Originally we had planned to check out the Lippencott Road while we were in the neighborhood. Fuel concerns prevented us from doing that. (Apparently you burn more gas when you're running the AC!) Looking across the valley we couldn't see any damage to the road. Combined with the fact that we were well south of any other road damage, I'm betting that Lippencott is probably as good (or bad) as it was before the storms.
The rest of the trip out was kind of anticlimactic. There've been a LOT of improvements made to the road in Grapevine Canyon since we were there 11 months ago. I drove the whole way out in 2wd, High range. A big “Thank You” to whoever spent all that time filling in the washouts, and moving the boulders near the top!

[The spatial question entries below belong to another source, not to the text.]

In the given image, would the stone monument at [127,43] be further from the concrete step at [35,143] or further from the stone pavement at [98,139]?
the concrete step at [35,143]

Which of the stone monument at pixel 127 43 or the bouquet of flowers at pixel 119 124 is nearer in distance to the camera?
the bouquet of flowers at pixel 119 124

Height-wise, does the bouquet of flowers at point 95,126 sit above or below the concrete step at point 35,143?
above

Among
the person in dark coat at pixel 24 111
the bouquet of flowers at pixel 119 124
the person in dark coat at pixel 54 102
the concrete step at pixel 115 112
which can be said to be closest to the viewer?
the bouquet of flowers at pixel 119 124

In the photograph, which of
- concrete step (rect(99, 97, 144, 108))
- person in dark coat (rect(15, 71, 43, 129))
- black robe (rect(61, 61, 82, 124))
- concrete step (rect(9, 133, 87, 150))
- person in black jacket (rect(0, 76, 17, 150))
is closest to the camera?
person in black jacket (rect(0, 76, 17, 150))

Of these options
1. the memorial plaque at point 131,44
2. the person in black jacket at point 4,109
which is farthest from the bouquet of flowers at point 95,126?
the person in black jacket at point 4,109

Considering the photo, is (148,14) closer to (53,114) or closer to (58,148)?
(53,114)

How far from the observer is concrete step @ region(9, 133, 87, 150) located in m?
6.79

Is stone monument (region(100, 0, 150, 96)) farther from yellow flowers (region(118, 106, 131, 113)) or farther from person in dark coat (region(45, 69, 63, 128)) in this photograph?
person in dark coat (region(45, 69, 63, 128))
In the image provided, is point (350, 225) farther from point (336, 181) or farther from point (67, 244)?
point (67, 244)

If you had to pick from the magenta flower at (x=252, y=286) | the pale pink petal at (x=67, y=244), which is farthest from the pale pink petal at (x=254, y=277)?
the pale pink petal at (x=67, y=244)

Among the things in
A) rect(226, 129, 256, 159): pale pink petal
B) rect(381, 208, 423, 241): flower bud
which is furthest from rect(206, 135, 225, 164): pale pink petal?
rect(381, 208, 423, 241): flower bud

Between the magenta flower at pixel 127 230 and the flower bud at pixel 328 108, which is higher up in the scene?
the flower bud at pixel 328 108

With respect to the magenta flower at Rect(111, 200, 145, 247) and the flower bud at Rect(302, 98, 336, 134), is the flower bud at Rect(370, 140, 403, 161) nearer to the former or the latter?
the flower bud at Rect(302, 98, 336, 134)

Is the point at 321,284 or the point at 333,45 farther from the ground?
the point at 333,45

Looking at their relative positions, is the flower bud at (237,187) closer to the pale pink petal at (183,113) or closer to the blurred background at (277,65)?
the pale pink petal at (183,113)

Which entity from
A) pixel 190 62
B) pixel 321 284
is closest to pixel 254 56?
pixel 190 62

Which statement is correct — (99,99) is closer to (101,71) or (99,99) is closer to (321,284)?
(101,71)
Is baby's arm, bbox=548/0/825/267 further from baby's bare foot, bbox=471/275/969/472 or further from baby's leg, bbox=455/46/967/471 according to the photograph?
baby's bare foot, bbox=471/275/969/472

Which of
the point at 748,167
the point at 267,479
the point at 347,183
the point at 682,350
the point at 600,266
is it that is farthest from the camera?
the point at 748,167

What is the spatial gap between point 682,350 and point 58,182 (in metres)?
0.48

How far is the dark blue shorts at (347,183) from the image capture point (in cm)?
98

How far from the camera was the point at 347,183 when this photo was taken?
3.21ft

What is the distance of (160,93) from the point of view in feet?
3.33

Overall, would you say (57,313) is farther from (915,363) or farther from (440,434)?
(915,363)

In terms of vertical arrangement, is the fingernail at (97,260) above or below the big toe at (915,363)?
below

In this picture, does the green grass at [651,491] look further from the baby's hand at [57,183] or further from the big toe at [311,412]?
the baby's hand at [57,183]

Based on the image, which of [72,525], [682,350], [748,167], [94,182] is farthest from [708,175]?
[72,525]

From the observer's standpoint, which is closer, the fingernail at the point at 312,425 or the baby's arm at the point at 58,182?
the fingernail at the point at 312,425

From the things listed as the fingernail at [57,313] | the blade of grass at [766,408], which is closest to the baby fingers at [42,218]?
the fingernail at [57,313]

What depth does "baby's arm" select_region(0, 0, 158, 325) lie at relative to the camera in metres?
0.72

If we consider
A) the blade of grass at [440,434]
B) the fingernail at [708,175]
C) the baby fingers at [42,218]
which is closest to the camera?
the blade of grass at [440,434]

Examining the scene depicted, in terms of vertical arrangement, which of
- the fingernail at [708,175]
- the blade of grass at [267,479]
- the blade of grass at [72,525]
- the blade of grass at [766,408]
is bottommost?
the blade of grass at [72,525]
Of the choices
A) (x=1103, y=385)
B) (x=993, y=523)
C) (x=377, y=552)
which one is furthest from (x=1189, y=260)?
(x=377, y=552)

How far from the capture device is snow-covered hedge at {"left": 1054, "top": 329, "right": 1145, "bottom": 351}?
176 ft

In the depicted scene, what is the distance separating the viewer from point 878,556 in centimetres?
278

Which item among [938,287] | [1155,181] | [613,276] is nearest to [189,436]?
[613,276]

The nice part of all this rain is that the canyon looks absolutely beautiful, especially near the top.
We stopped at the Panamint overlook to take a few pictures, and were surprised to be overtaken by three Austrian folks in a Farabee's rental Jeep. They were just completing the Ubehebe/Racetrack/Hidden Valley/Hunter Mountain loop. They said they'd had no problems at all, and that the road was in good shape the whole way.
I think that for most people, the South Pass is the most appropriate way to access the valley. I wouldn't hesitate to drive any full-size, 4WD pickup or SUV in and out that way. Very careful drivers with pickup truck campers could probably make it, although it will take a long time. Smaller 4WD trucks will be fine, too. Smaller vehicles, use this road at your own peril! Clearance is important. I highly recommend “LT” rated tires, and obviously, all the standard rules about spares and supplies still apply.
At this point, this is the best choice we have. It ain't perfect, but at least it's not impossible. I'd say, “Enjoy it while you can”. If we get any snow this winter, it's gonna change rapidly.